**Your goal**.
Begin at the line that has "Approximately how far" and stop after the line that has "27690 millimetres". Reproduce those lines with "leafy green tree" swapped for "tall oak tree" and nothing else altered.

**Data excerpted from a collection**.
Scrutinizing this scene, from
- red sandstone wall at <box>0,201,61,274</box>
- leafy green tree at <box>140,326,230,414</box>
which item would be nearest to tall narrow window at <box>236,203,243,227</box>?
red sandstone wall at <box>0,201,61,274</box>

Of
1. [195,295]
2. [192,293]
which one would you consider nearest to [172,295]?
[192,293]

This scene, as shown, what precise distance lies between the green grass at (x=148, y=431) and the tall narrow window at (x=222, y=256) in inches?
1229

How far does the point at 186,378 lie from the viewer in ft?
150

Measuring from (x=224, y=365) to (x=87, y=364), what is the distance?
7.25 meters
==
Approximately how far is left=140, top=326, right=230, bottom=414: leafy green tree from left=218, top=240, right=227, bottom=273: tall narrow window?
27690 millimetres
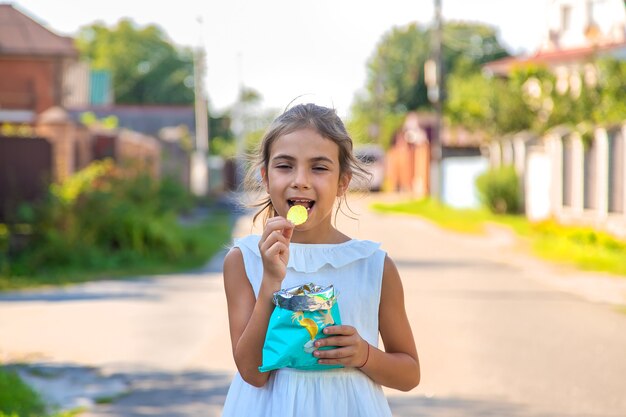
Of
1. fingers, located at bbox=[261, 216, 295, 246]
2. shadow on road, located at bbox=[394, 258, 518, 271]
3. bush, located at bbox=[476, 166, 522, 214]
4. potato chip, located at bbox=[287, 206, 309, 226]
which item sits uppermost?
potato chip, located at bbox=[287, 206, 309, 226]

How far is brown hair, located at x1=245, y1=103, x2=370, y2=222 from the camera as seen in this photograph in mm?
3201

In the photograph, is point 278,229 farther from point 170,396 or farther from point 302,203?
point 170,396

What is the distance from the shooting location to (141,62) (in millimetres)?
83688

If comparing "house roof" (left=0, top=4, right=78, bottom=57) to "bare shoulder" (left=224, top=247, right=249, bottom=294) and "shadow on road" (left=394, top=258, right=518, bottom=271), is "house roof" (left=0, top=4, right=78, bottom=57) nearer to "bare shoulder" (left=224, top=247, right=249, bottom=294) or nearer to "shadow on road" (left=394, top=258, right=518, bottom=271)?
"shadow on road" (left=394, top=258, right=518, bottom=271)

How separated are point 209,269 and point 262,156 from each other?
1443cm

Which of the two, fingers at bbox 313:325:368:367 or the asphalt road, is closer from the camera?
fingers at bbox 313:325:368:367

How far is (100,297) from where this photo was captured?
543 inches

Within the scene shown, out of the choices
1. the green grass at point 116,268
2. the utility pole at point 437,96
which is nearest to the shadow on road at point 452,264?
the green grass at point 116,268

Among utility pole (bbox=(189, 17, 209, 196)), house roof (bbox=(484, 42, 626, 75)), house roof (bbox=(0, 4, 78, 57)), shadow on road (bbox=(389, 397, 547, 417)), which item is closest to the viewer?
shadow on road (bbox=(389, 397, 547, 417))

**Written response**.
Approximately how far is left=140, top=326, right=230, bottom=414: tall oak tree from left=218, top=240, right=227, bottom=273: tall narrow window?
27690 millimetres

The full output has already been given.